Developers and ops people sometimes have different perspectives on why a deployment went wrong. Was it the code? Or the infrastructure? In the end, it’s the user that suffers, and that user doesn’t care about why your product was broken. They just want it to work, so they can do their work.
It really did work in staging
Everyone on the team wants to get things right the first time, deploying a quality product with every feature release. That’s why development teams adhere to deployment best practices. They write tests. They write code. They test that code in staging environments that mimic the production environments that code will run in… as closely as possible. Every member of the team approaches projects with not only best practices, but with the best intentions. But, as the saying goes, we’re all only human.
Sometimes humans miss things
A slightly different network configuration here, an older version of a PHP extension or NPM module there, and suddenly the places where code is being tested before launching it to the world aren’t quite perfectly in sync. And the code that ran fine in QA falls down in production. It gets worse when teams meet bottlenecks. For example, a limited set of environments, or worse, a single staging environment that code has to pass through. Who hasn’t done a ‘hotfix’ to resolve a critical problem in prod (without the same testing process we’d normally use) because we couldn’t wait to send it through QA or staging environment in use by others?
It really was a code change
Or maybe it was a different version of the XYZ module after all? How do we know? Often management of code and infrastructure configuration are siloed, sometimes driven and managed by separate teams. Though software development has come a long way — test-driven development (TDD), rigorous code review processes, automated testing, and more — it remains rare to manage the whole system including infrastructure and data with the same tools and process. As a result, it’s difficult to tell at a glance which change to the system was the direct cause of a fault, and sometimes it’s hard to know that the system state has changed at all. That’s due, in large part, to having separate tools and processes to manage change in code versus infrastructure, dev versus ops.

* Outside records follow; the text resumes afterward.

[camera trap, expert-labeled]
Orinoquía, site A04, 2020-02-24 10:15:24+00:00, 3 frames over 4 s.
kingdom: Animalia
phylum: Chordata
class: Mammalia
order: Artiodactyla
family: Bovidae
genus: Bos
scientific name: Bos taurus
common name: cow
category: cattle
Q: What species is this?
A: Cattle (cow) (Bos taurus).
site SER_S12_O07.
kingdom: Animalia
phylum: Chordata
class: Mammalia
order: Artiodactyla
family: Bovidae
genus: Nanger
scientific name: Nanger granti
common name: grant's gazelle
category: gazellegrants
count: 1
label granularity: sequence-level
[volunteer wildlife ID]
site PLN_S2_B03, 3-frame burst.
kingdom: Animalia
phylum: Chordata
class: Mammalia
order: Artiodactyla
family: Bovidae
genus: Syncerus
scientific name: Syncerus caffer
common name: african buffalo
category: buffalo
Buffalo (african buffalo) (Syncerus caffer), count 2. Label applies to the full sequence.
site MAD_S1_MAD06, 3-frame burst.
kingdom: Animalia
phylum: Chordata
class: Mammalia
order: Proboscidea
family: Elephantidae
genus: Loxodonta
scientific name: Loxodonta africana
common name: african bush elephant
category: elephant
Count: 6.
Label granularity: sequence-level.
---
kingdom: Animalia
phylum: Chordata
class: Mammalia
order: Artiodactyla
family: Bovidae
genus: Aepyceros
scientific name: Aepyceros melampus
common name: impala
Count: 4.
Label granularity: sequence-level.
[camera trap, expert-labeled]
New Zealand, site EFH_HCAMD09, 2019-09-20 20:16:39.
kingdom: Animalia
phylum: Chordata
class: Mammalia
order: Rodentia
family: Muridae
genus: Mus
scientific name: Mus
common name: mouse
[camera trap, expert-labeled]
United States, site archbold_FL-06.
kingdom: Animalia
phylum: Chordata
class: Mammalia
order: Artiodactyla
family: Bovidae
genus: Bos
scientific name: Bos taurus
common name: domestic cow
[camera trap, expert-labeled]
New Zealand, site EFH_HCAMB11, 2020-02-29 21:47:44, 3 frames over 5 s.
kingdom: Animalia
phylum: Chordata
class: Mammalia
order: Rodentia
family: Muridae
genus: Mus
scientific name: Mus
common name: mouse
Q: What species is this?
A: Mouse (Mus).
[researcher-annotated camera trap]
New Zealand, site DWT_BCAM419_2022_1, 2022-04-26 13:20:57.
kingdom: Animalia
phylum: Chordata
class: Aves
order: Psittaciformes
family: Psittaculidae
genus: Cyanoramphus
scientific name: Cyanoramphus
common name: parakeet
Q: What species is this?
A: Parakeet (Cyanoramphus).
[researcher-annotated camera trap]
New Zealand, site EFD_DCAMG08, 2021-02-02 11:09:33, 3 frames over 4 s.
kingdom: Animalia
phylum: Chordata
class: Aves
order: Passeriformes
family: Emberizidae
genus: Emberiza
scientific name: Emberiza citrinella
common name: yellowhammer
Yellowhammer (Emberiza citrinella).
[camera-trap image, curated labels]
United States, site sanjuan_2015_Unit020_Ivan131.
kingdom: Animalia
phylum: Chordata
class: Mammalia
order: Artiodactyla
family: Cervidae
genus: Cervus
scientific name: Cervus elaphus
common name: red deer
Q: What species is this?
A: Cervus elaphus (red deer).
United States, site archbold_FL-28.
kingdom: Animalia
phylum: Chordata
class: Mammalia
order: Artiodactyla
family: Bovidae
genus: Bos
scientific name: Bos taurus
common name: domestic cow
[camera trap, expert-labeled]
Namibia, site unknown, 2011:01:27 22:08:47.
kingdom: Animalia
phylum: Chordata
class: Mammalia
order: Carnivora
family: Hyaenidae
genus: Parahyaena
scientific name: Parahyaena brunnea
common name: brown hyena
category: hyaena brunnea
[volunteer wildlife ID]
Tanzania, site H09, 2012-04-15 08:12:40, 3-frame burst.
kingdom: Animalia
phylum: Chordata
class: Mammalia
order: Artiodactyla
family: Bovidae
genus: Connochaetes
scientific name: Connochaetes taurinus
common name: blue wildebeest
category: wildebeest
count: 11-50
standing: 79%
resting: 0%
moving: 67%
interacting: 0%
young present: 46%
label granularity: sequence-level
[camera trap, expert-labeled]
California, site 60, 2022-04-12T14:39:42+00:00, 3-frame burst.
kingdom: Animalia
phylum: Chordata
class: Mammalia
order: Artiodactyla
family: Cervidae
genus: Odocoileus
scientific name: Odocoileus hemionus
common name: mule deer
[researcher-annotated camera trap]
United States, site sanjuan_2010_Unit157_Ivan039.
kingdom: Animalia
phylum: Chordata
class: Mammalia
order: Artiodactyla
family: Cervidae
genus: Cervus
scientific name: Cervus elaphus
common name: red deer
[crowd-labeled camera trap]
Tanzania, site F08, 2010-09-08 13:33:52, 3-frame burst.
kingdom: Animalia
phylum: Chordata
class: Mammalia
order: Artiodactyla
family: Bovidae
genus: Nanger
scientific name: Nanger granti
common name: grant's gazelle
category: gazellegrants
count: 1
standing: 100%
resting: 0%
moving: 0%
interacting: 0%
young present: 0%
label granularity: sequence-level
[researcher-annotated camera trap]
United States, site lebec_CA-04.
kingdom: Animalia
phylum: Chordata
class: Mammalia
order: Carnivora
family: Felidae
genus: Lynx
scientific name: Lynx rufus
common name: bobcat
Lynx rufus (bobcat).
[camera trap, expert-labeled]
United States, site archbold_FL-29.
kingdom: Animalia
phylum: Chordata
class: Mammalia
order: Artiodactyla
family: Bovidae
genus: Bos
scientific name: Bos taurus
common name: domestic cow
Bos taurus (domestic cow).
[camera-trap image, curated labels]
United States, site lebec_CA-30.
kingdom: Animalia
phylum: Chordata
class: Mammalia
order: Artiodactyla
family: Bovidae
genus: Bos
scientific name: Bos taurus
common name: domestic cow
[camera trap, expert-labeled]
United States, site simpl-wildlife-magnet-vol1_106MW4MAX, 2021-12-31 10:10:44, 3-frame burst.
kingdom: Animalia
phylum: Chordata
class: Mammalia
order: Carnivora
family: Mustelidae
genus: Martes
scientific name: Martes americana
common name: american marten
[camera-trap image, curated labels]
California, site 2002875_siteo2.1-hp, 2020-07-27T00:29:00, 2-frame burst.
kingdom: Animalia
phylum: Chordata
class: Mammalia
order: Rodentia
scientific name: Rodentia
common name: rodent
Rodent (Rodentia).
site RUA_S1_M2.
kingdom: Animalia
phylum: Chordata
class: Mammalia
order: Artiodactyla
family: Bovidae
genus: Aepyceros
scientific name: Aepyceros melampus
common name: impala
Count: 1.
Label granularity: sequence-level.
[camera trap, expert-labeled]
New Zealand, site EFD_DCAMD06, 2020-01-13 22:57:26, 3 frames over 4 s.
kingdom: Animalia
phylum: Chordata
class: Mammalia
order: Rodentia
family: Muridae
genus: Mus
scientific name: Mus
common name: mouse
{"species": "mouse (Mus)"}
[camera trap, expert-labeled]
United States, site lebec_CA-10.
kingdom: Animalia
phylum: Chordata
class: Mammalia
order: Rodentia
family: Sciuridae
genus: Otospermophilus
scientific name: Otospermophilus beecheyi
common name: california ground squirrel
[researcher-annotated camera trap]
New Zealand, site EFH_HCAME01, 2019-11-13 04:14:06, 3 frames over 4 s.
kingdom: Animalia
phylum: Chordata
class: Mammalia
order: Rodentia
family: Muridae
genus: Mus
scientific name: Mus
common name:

How to drive DevOps alignment
Developers are measured by the features they ship. Ops is measured by uptime and performance. The most important person, the user, doesn’t differentiate between who’s at fault if the product/site/service/experience you’re offering them falls short of their expectations. How do we solve for the user’s concern and deliver features they want, and reliability they expect?
It’s time to stop working in silos
Development and ops need to take a unified approach to managing change. The scripts and tools that manage infrastructure should be subject to the same process and rigor, and managed as a system, instead of independent parts. At a glance, you should be able to tell when a version of a runtime was updated, or an application code update was made.
Trust the machines
When humans are involved, drift happens. Changes that are made to a production configuration don’t always make it back to staging and development environments. Humans take shortcuts. Humans forget things. Sometimes it’s a cost concern, sometimes it’s a technical one, sometimes it’s just human error. But when differences emerge, systems break, and tests are no longer valid. Automation is the answer. Replicate all changes made to production environment configurations to your staging and dev, from infrastructure configuration to code. Oh, and let’s not forget about the impact of data. You’ll want to sync your production data (scrubbed as needed) back to your other environments to get a true “like for like” test. All of this automation can be difficult and time consuming, not to mention expensive. Therefore, it’s uncommon. Further, due to organizational, process, and tooling silos, “dev,” “stage,” and “prod” are only loosely linked in many organizations. So it’s a challenge just to get access to the systems that need to match.
Get non-linear
System stability is often negatively impacted by human activity. We humans break rules. We find workarounds. We do things ever-so-slightly differently each time, especially when we’re tired or stressed or hungry. When we’re faced with a demand to ship, under pressure, we may overlook some testing. Or work around a congested staging environment and commit to prod. To prevent this, dev and ops teams should again work towards greater automation and deploy tools that allow them to work in parallel, rather than in series, on environments that closely mimic production systems.
Try and get more predictable
The mantra of a DevOps culture should be “automate everything.” Trust the machines. Once deployments become sufficiently automated, they become non-events. You should be able to deploy your system at any time — even on a Friday afternoon. Getting there requires both organizational alignment around the goal of predictability with speed, as well as the right toolkit. That combination enables teams to deliver what users care about — reliable, featureful apps that run well, all the time.